What is a Bodyguard?
A bodyguard looks out for the personal security of individuals such as political figures, famous celebrities, business executives, or other individuals who may be in danger of personal attacks.
Bodyguards travel with their clients to public events and escort them on their day-to-day activities. They research the background of the people that will have contact with their client, plan out travel routes, pre-search rooms/buildings/vehicles, look for any potential danger, and carry out security checks.
What does a Bodyguard do?
The work of a bodyguard can be very fulfilling, but is not as glamorous as many people may think. Even though at times bodyguards are exposed to amazing lifestyles and may also get to travel extensively (depending on the client), at the end of the day it's about protecting someone's life, not having fun.
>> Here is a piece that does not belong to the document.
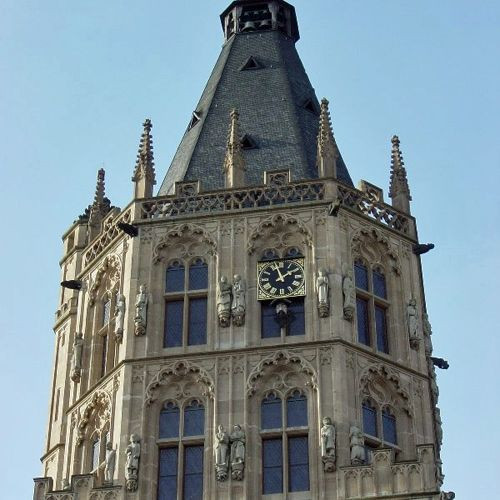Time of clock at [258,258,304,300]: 1:57
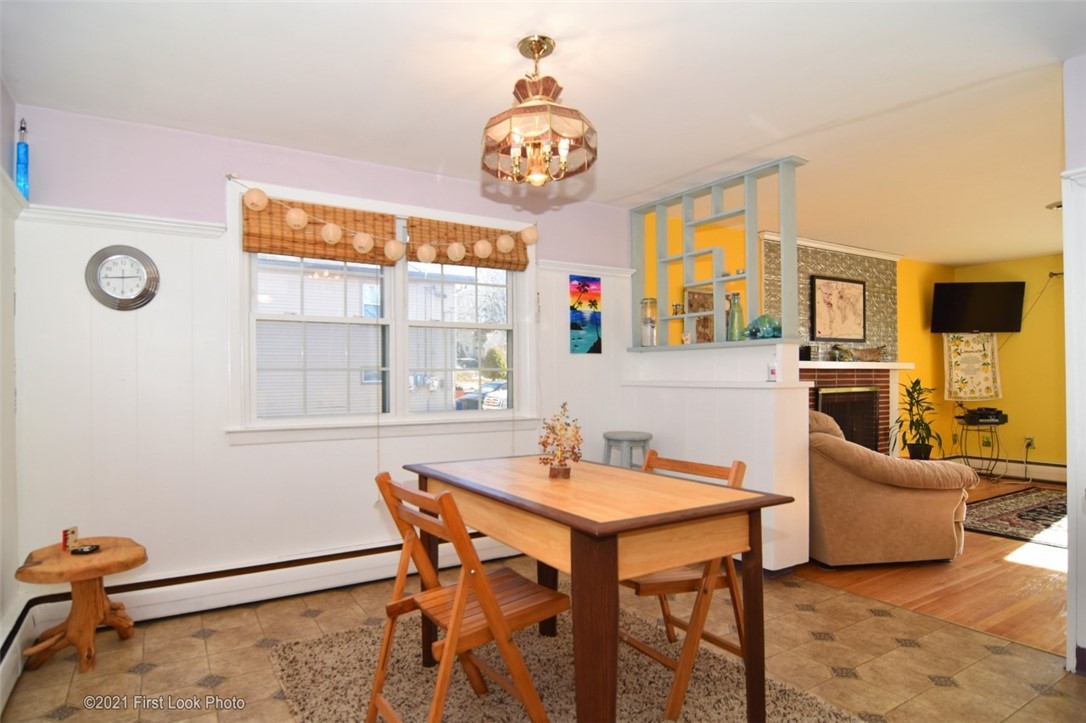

Bodyguards work either alone or as part of a security team, and are trained to jump to action and defend their clients in any situation where there is a threat of harassment or attack. They protect public officials, wealthy people, and celebrities from kidnapping, assassination, harassment, theft, assault, loss of confidential information, threats, and other criminal offences.
A bodyguard can:
- be a close-protection officer (who escorts the client)
- be a driver-bodyguard
- be part of a unit that provides IED (Intelligent Electronic Device) detection
- specialize in protecting the children of VIP's from kidnapping and/or assassination
Bodyguards are trained to react quickly in emergency situations and are able to make immediate decisions and changes on the fly. They stay close to their clients at all times, keep an eye on their surroundings, and keep strangers at a safe distance.
Before entering a building or a public meeting place, a bodyguard will carefully access the situation and will know the best way to exit should there be a problem. Bodyguards are sometimes responsible for driving their clients to and from events, and must plan travel routes carefully to make sure that their clients arrive and leave destinations safely.
This career can vary greatly depending on who the client is. Bodyguards protecting clients at high risk will be focusing on checking cars for IED devices, bombs, watching for potential shooters, etc.
By contrast, a bodyguard escorting a celebrity who is being stalked by photographers and fans will focus on maintaining a safe distance and block the path of anyone becoming too aggressive towards their client.
What is the workplace of a Bodyguard like?
Bodyguards may work for state or private organizations, or for private individuals. Clients may include celebrities, public figures, heads of industry, or royalty. Bodyguards may work as part of a larger close protection team with other professionals, or offer individual services.
If working as part of a 24-hour protection team, long day, night or weekend shifts may be required. Individuals may need to work indoors and/or outdoors, attend social events when needed, and be willing to travel.